-- Begin Stored data --
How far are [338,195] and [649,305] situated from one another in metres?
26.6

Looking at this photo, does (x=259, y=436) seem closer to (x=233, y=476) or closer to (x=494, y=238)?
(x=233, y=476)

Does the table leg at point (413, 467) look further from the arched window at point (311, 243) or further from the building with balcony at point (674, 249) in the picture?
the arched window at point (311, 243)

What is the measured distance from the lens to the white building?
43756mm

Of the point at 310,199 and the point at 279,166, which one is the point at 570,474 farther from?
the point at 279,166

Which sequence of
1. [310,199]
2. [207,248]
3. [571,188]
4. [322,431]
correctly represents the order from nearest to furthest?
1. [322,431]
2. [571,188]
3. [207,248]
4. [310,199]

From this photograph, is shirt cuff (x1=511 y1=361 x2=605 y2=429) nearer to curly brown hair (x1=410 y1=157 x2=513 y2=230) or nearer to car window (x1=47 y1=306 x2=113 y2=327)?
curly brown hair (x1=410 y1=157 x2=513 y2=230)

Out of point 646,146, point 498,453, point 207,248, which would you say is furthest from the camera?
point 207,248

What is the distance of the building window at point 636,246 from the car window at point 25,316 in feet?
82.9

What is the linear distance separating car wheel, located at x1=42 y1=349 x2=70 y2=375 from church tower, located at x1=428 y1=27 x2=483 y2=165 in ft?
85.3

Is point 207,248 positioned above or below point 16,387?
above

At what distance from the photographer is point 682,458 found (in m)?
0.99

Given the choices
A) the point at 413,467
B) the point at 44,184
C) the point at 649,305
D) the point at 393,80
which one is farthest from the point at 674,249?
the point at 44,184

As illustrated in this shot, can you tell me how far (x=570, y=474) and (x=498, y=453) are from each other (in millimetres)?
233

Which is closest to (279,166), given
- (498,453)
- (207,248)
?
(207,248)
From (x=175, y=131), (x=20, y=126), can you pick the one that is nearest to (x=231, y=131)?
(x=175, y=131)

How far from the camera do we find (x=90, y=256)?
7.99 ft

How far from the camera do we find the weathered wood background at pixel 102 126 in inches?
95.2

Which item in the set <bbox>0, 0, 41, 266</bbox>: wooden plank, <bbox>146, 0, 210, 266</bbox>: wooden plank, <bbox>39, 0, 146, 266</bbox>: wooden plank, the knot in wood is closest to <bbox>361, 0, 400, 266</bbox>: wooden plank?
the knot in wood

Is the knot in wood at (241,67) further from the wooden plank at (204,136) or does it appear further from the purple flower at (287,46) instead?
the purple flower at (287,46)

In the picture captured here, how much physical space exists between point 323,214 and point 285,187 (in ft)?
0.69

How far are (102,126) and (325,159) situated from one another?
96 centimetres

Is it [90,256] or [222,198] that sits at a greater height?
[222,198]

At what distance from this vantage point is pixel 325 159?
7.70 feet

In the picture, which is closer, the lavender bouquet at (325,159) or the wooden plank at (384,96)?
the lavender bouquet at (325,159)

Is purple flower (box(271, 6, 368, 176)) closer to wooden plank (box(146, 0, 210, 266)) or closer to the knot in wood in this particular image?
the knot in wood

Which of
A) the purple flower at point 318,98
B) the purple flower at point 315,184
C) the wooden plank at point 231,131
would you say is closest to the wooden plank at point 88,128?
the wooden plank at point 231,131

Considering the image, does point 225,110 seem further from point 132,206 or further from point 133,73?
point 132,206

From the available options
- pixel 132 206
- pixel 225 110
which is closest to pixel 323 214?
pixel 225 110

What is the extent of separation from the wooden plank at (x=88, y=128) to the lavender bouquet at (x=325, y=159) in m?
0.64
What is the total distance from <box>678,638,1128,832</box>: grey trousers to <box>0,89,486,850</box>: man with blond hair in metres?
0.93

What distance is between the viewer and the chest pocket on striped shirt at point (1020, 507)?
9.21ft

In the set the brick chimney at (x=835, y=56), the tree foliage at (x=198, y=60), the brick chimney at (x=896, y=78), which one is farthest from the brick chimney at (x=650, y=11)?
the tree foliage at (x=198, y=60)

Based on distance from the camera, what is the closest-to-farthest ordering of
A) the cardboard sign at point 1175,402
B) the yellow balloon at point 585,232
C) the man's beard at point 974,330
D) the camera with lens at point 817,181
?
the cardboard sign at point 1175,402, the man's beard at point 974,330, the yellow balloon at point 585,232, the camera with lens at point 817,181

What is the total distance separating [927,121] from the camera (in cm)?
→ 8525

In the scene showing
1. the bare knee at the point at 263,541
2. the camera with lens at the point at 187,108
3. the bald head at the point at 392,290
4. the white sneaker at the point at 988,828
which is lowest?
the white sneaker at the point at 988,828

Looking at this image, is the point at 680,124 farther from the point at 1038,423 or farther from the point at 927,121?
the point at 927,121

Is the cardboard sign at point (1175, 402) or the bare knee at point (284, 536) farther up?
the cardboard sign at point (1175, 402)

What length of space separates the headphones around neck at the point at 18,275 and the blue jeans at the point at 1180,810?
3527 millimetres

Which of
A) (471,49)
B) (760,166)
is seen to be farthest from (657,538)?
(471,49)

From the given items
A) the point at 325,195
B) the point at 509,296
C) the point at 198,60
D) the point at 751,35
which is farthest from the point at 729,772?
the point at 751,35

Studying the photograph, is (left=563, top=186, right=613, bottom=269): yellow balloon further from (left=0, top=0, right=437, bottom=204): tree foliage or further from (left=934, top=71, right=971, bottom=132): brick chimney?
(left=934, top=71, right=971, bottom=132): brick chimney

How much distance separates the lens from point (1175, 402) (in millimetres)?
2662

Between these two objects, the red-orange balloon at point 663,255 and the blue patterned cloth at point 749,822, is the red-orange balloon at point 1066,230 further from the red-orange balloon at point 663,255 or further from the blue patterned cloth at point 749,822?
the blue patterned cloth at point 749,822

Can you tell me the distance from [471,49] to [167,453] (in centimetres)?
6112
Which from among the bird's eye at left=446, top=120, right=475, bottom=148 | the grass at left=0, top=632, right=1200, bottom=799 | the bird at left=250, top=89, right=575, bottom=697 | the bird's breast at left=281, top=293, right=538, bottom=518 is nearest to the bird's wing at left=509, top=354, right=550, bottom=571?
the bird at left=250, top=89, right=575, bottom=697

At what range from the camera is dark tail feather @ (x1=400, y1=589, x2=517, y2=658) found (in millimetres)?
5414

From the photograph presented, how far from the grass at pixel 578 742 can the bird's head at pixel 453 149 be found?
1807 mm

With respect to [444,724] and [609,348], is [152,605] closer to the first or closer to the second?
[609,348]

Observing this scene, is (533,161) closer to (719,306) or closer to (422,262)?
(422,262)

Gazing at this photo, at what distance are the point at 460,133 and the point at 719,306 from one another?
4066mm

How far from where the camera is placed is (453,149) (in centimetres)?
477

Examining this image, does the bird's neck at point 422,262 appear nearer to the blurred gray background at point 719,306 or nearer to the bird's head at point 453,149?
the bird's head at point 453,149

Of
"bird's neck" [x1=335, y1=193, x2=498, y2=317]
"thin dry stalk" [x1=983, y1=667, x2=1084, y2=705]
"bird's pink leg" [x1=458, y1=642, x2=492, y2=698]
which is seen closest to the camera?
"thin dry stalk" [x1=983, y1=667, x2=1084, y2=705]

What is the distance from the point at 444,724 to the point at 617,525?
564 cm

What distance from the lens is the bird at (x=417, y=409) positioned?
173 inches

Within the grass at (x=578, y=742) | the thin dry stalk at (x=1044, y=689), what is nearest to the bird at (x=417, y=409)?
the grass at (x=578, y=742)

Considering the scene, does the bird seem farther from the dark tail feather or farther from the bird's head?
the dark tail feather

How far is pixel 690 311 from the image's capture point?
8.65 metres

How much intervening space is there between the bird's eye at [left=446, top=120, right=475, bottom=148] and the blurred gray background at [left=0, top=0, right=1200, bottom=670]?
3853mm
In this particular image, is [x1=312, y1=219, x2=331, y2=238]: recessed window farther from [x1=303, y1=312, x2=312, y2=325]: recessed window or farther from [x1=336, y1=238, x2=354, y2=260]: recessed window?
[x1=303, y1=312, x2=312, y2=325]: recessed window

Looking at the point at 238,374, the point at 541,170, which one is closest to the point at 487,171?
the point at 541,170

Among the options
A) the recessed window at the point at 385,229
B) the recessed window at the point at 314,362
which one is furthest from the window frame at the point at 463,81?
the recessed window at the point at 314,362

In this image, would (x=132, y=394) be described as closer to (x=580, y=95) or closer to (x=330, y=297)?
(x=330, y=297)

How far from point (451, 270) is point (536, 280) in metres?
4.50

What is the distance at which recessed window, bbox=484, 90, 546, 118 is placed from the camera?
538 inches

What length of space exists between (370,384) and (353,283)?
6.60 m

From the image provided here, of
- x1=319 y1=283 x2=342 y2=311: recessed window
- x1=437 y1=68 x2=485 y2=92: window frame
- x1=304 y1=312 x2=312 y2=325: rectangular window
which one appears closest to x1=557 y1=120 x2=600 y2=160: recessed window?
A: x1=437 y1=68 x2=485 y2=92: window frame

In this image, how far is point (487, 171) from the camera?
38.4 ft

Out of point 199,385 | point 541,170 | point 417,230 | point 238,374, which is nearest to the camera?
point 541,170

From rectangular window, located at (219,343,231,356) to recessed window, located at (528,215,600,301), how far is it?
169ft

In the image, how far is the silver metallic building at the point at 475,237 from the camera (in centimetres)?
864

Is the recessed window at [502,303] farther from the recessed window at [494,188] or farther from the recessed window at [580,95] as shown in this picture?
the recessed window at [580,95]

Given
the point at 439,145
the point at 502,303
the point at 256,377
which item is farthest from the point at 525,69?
-- End Stored data --
» **Challenge**: Extract, verbatim, the lines from the one containing "From rectangular window, located" through the last line of the listing above.

» **Result of the task**:
From rectangular window, located at (219,343,231,356) to recessed window, located at (528,215,600,301), how far is it?
169ft

In the image, how far is the silver metallic building at the point at 475,237 from the camera (in centimetres)?
864

Is the recessed window at [502,303] farther from the recessed window at [494,188] or farther from the recessed window at [580,95] as shown in this picture?
the recessed window at [580,95]

Given
the point at 439,145
the point at 502,303
the point at 256,377
which item is farthest from the point at 525,69?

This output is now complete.